◆ MATERIAL TO PROCESS ◆
========================================================================
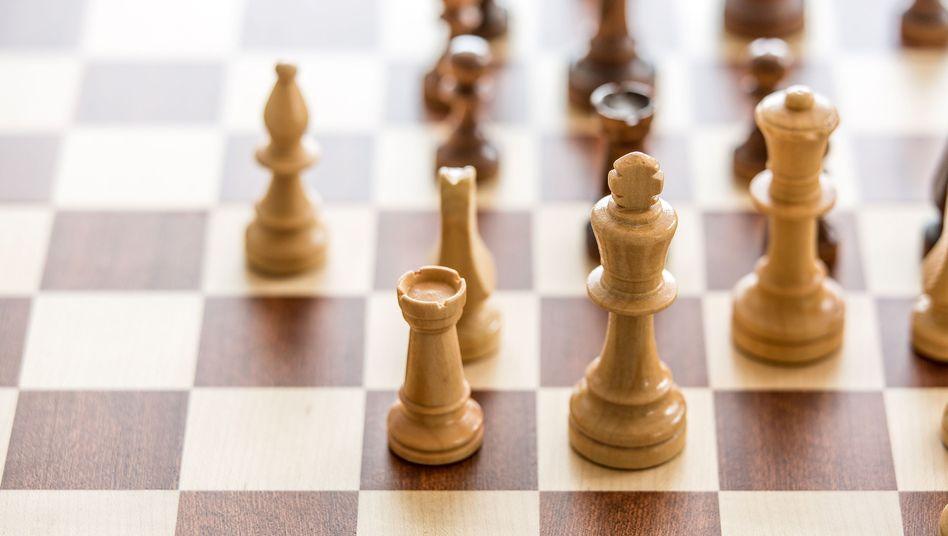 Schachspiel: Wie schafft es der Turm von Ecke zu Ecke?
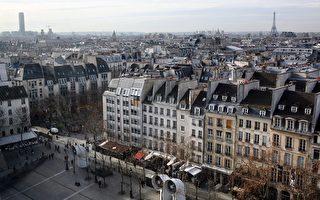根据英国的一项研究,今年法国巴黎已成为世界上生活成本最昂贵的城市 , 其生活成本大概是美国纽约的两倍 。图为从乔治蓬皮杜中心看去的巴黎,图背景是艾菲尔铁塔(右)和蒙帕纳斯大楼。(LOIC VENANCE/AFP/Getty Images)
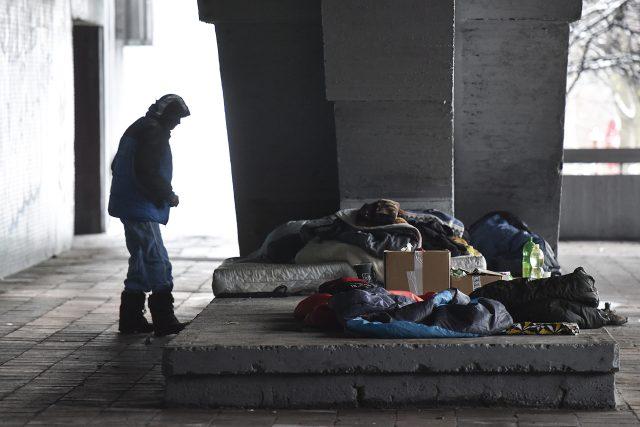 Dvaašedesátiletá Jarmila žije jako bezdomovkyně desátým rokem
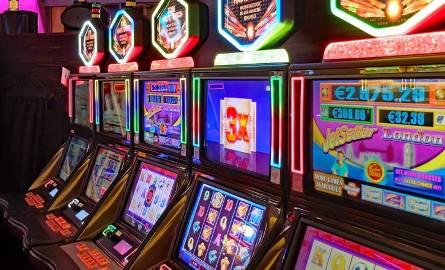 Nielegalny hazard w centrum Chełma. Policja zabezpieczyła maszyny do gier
========================================================================
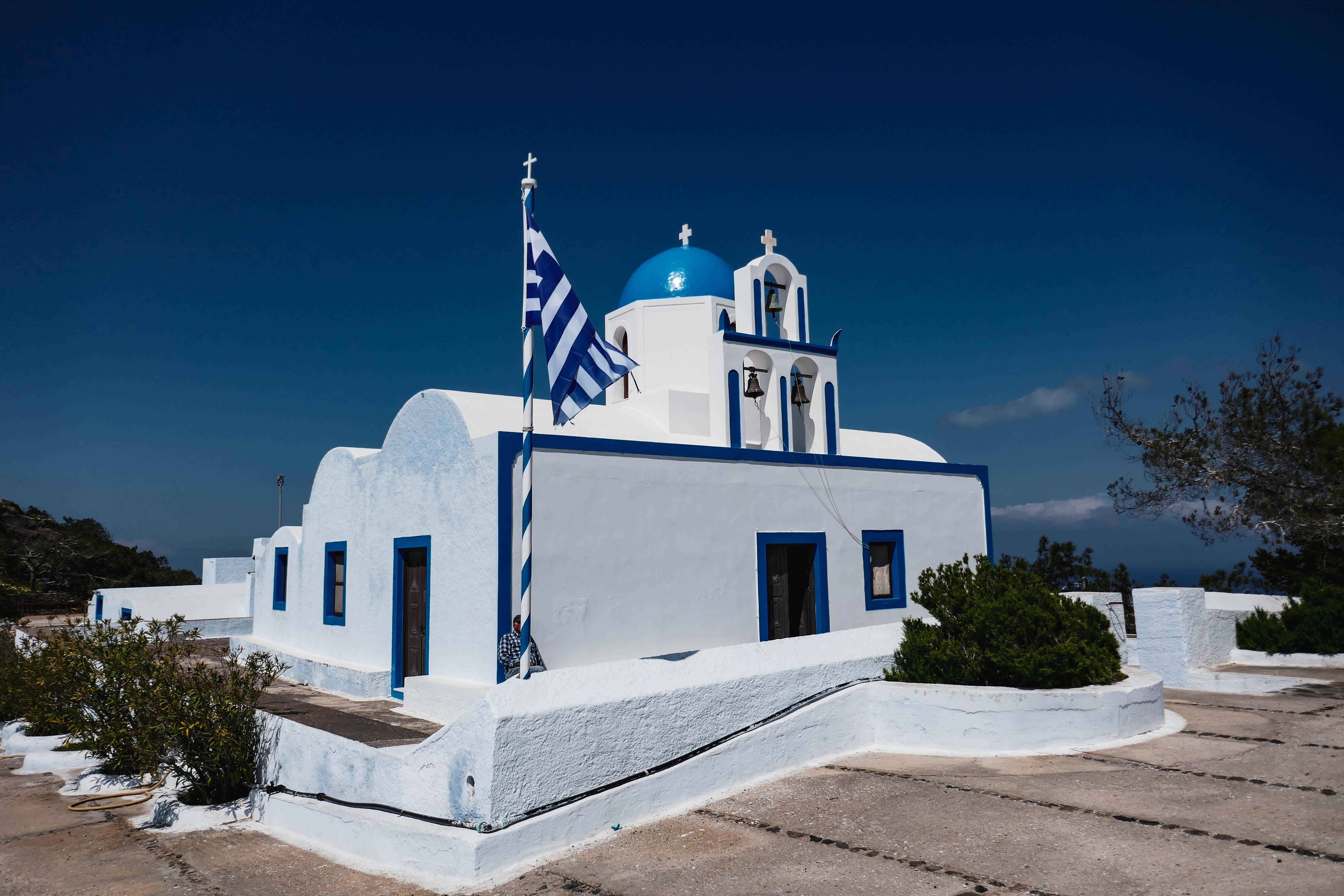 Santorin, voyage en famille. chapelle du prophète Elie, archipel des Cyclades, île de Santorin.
========================================================================
◆ WHAT NEEDS TO BE DONE ◆
Copy exactly the lines of the entries above from the one containing "Schachspiel: Wie schafft" through the one containing "Nielegalny hazard w". Both end lines count; pictures do not.

◆ WRITTEN RESPONSE ◆
 Schachspiel: Wie schafft es der Turm von Ecke zu Ecke?
根据英国的一项研究,今年法国巴黎已成为世界上生活成本最昂贵的城市 , 其生活成本大概是美国纽约的两倍 。图为从乔治蓬皮杜中心看去的巴黎,图背景是艾菲尔铁塔(右)和蒙帕纳斯大楼。(LOIC VENANCE/AFP/Getty Images)
 Dvaašedesátiletá Jarmila žije jako bezdomovkyně desátým rokem
 Nielegalny hazard w centrum Chełma. Policja zabezpieczyła maszyny do gier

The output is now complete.